- _ASSIGNMENT_: In the records below, find every line that contains "attr" and list it.

[GIVEN ENTRIES Boundary: Start]

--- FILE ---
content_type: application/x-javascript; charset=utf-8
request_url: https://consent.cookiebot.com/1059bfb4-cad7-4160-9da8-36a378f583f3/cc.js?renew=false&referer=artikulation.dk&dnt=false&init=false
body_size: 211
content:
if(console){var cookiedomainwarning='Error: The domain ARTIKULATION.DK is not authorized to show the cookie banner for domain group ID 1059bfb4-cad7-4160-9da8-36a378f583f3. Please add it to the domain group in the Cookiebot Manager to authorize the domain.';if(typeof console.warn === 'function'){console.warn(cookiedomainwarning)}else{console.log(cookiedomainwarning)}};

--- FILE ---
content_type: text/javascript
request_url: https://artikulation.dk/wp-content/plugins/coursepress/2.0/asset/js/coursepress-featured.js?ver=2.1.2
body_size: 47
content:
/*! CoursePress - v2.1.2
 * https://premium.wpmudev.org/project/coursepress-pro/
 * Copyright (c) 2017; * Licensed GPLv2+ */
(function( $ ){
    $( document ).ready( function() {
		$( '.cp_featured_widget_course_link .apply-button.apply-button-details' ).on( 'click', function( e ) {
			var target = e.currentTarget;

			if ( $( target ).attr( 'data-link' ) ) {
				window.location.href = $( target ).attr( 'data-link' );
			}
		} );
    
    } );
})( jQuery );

[GIVEN ENTRIES Boundary: End]
[GIVEN ENTRIES Boundary: Start]

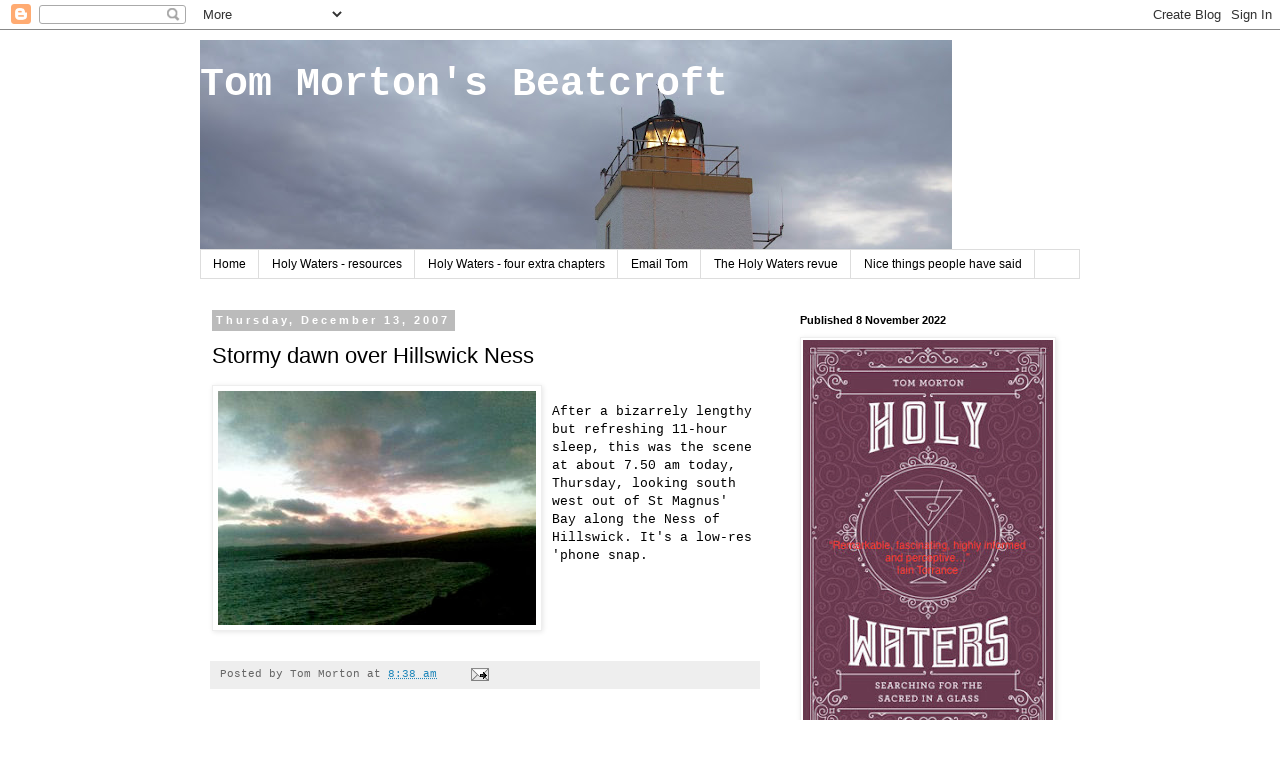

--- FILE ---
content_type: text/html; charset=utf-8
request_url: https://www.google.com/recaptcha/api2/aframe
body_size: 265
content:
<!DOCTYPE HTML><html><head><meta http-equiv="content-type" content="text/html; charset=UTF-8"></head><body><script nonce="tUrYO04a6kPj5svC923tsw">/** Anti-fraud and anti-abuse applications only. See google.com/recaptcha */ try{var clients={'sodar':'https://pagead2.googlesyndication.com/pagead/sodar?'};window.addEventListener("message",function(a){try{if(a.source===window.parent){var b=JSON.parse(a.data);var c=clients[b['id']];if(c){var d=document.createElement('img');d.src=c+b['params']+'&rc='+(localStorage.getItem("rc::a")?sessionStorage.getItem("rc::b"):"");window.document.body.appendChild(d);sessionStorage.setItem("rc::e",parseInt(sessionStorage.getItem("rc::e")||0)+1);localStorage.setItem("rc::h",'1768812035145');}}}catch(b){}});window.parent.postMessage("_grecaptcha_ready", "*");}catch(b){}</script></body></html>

[GIVEN ENTRIES Boundary: End]

- _PROBLEM SOLUTION_:
			if ( $( target ).attr( 'data-link' ) ) {
				window.location.href = $( target ).attr( 'data-link' );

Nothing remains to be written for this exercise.